There may be a cleaner way to do this, but one way is to use a coordinate system on $M$ and local trivializations of $E$ and $F$ in a neighborhood of $x$. In case you're worried, this does not introduce a new question of well-definedness, since no mention of coordinates or trivializations was made in defining $D(g^k s)(x)$. (I hope this also answers your question about trivial bundles over Euclidean space, which come with canonical coordinates and trivializations. And that's really the most important case to understand for these local questions about vector bundles, which is one reason why most authors unfortunately gloss over some of these details.)

In coordinates, we may write $D$ as $\sum_{|\alpha| \leq k} A_\alpha \frac{\partial}{\partial x^\alpha}$, where each $A_\alpha$ is a bundle homomorphism $E \to F$. (With respect to our local trivializations, we can think of each $A_\alpha$ as an $(\operatorname{rank} E) \times (\operatorname{rank} F)$-matrix-valued function.

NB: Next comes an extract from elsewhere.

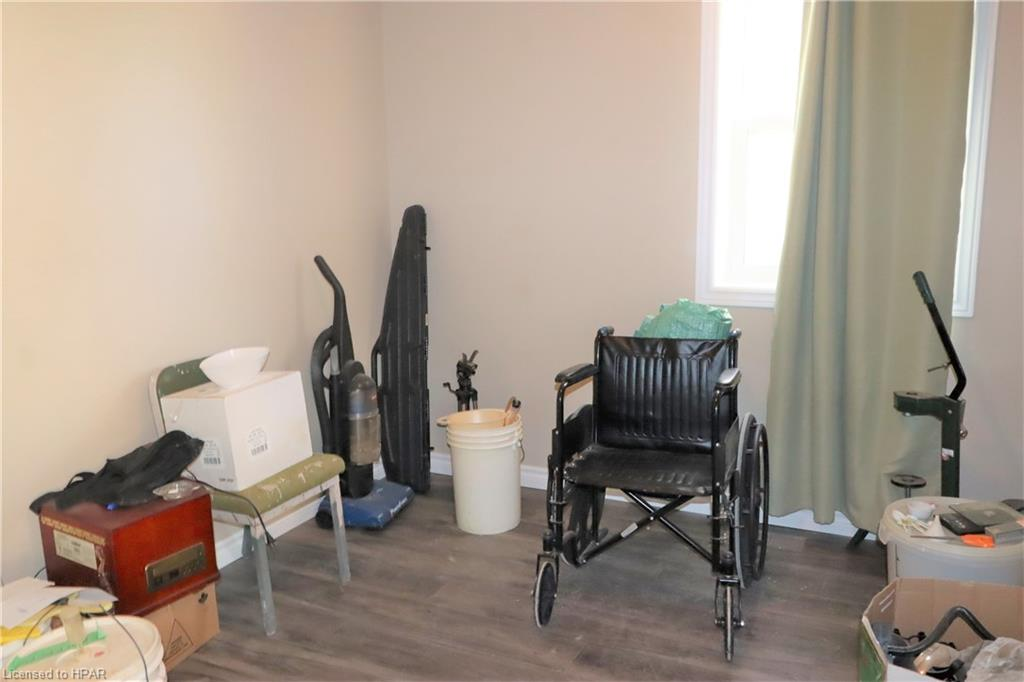 3958 PERTH 180 Road, Dublin, Ontario (ID 40120638)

Let's think about applying the Leibniz rule to $\frac{\partial}{\partial x^\alpha} (g^k s)$. It's crucial that we chose $g$ such that $g(x) = 0 $. It means that exactly one partial derivative needs to hit each of the $k$ factors of $g$ in $g^k s$, or else $\frac{\partial}{\partial x^\alpha} (g^k s)$ will vanish at $x$. We can conclude that:

  1. $\frac{\partial}{\partial x^\alpha} (g^k s)(x)$ is zero unless $|\alpha| = k$ (i.e., the symbol only depends on the "highest derivatives" in $D$).

  2. $\frac{\partial}{\partial x^\alpha} (g^k s)(x)$ only depends on the first partial derivatives of $g$ at $x$ (i.e., on $dg_x \in T_x^\ast M$) and on the value of $s(x) \in E_x$. (One derivative needs to act on each factor of $g$, leaving none to hit $s$, and no higher derivatives of $g$.)

The second fact is precisely the well-definedness that we were trying to check.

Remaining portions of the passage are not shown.